What: Barn Quilt Trail – An evening with author Suzi Parron
When: 6:30 p.m. Wednesday, June 28
Where: Elkhart Public Library, 300 S. Second St.
A colorful barn quilt doesn’t just happen along a dusty country road, and Suzi Parron is all about hunting down the stories behind those works of art.
In words and photos taken over a decade, Parron has captured this slice of Americana in two published works. On June 28, she’ll visit Elkhart Public Library to talk about her travels on the Barn Quilt Trail.
“Some are so visually stunning.

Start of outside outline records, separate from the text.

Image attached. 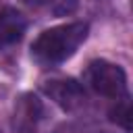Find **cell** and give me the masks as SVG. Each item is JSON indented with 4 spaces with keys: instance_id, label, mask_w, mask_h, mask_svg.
Returning a JSON list of instances; mask_svg holds the SVG:
<instances>
[{
    "instance_id": "obj_1",
    "label": "cell",
    "mask_w": 133,
    "mask_h": 133,
    "mask_svg": "<svg viewBox=\"0 0 133 133\" xmlns=\"http://www.w3.org/2000/svg\"><path fill=\"white\" fill-rule=\"evenodd\" d=\"M87 33H89V25L83 21L50 27L35 37V42L31 44V54L42 64L64 62L87 39Z\"/></svg>"
},
{
    "instance_id": "obj_2",
    "label": "cell",
    "mask_w": 133,
    "mask_h": 133,
    "mask_svg": "<svg viewBox=\"0 0 133 133\" xmlns=\"http://www.w3.org/2000/svg\"><path fill=\"white\" fill-rule=\"evenodd\" d=\"M83 81L100 96L114 98V100L127 96V75L118 64L110 60L104 58L91 60L83 73Z\"/></svg>"
},
{
    "instance_id": "obj_3",
    "label": "cell",
    "mask_w": 133,
    "mask_h": 133,
    "mask_svg": "<svg viewBox=\"0 0 133 133\" xmlns=\"http://www.w3.org/2000/svg\"><path fill=\"white\" fill-rule=\"evenodd\" d=\"M44 106L33 94H23L12 110V131L15 133H35L42 121Z\"/></svg>"
},
{
    "instance_id": "obj_4",
    "label": "cell",
    "mask_w": 133,
    "mask_h": 133,
    "mask_svg": "<svg viewBox=\"0 0 133 133\" xmlns=\"http://www.w3.org/2000/svg\"><path fill=\"white\" fill-rule=\"evenodd\" d=\"M44 91L62 110H77L85 102V91L75 79H52L44 83Z\"/></svg>"
},
{
    "instance_id": "obj_5",
    "label": "cell",
    "mask_w": 133,
    "mask_h": 133,
    "mask_svg": "<svg viewBox=\"0 0 133 133\" xmlns=\"http://www.w3.org/2000/svg\"><path fill=\"white\" fill-rule=\"evenodd\" d=\"M25 17L17 10V8H10L6 6L2 12H0V50L6 48V46H12L15 42H19L25 33Z\"/></svg>"
},
{
    "instance_id": "obj_6",
    "label": "cell",
    "mask_w": 133,
    "mask_h": 133,
    "mask_svg": "<svg viewBox=\"0 0 133 133\" xmlns=\"http://www.w3.org/2000/svg\"><path fill=\"white\" fill-rule=\"evenodd\" d=\"M110 121L123 127L125 131H131V102L127 96L116 100V106L110 110Z\"/></svg>"
},
{
    "instance_id": "obj_7",
    "label": "cell",
    "mask_w": 133,
    "mask_h": 133,
    "mask_svg": "<svg viewBox=\"0 0 133 133\" xmlns=\"http://www.w3.org/2000/svg\"><path fill=\"white\" fill-rule=\"evenodd\" d=\"M79 6V0H52L50 2V8L56 17H64V15H71L75 12Z\"/></svg>"
},
{
    "instance_id": "obj_8",
    "label": "cell",
    "mask_w": 133,
    "mask_h": 133,
    "mask_svg": "<svg viewBox=\"0 0 133 133\" xmlns=\"http://www.w3.org/2000/svg\"><path fill=\"white\" fill-rule=\"evenodd\" d=\"M19 2H23L25 6H39L42 4V0H19Z\"/></svg>"
}]
</instances>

I’ve literally seen thousands of barn quilts, and I still get knocked over by it,” Parron says. “Most of them are going to have a story, whether it’s a family quilt honoring a grandmother or great-grandmother or a community project everyone worked together to make.”
As a former high school teacher with a master’s degree in English, Parron says she always felt she’d write a book someday. Traveling through Kentucky about a decade ago, she stopped to ask about a particular design she saw and the homeowner’s pride inspired her to find out more.
No books had been written about barn quilt art or history. As luck would have it. Parron discovered Ohio University was looking to support the research, “an amazing coalescence of things at one time,” she says.
She wrote her first book during summer break and stolen weekends during the school year. Life hasn’t been the same since.
Parron lives in an RV, traveling the country with her husband. She’s not currently working on a book, as the speaking stops and craft sessions at quilters’ guilds, libraries and community centers keep her busy. She’ll have nearly 100 events this year, and she’s currently booked through 2018.
Along the way, she’s found people and communities connecting over quilt designs. She’s visited Elkhart on her travels, and took pleasure in seeing the Quilt Gardens on display throughout the county which, this year, celebrate their 10th anniversary.
“I find those gardens to be very similarly related to barn quilts because they’re about community,” Parron says. “People are inspired to create, and it’s a wonderful way to very visibly and publicly honor your heritage. There aren’t too many opportunities to do that nowadays.”
During Parron’s one-hour presentation, which begins at 6:30 p.m. June 28, at the downtown Elkhart library, she’ll describe the stories she’s heard about people from California to Alabama. The library stop includes a book signing, as well.